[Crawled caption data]
:::::

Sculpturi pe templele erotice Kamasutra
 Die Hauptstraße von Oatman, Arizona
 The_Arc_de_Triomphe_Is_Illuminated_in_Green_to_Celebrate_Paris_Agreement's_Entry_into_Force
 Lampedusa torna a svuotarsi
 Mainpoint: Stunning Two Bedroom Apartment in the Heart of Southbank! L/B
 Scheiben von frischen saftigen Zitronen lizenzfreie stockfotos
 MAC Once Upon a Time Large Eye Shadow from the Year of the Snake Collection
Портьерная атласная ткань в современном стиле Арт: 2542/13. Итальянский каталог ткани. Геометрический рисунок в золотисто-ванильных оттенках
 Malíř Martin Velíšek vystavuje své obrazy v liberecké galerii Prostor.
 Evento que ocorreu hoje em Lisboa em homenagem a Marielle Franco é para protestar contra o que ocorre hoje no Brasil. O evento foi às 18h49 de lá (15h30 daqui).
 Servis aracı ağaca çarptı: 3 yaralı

:::::

◆ **EXERCISE PROMPT**: What is needed is an exact copy of the lines from the one containing "Mainpoint: Stunning Two" to the end of the data; please add nothing else.

◆ **SOLUTION FOR THIS EXERCISE**:
 Mainpoint: Stunning Two Bedroom Apartment in the Heart of Southbank! L/B
 Scheiben von frischen saftigen Zitronen lizenzfreie stockfotos
 MAC Once Upon a Time Large Eye Shadow from the Year of the Snake Collection
Портьерная атласная ткань в современном стиле Арт: 2542/13. Итальянский каталог ткани. Геометрический рисунок в золотисто-ванильных оттенках
 Malíř Martin Velíšek vystavuje své obrazy v liberecké galerii Prostor.
 Evento que ocorreu hoje em Lisboa em homenagem a Marielle Franco é para protestar contra o que ocorre hoje no Brasil. O evento foi às 18h49 de lá (15h30 daqui).
 Servis aracı ağaca çarptı: 3 yaralı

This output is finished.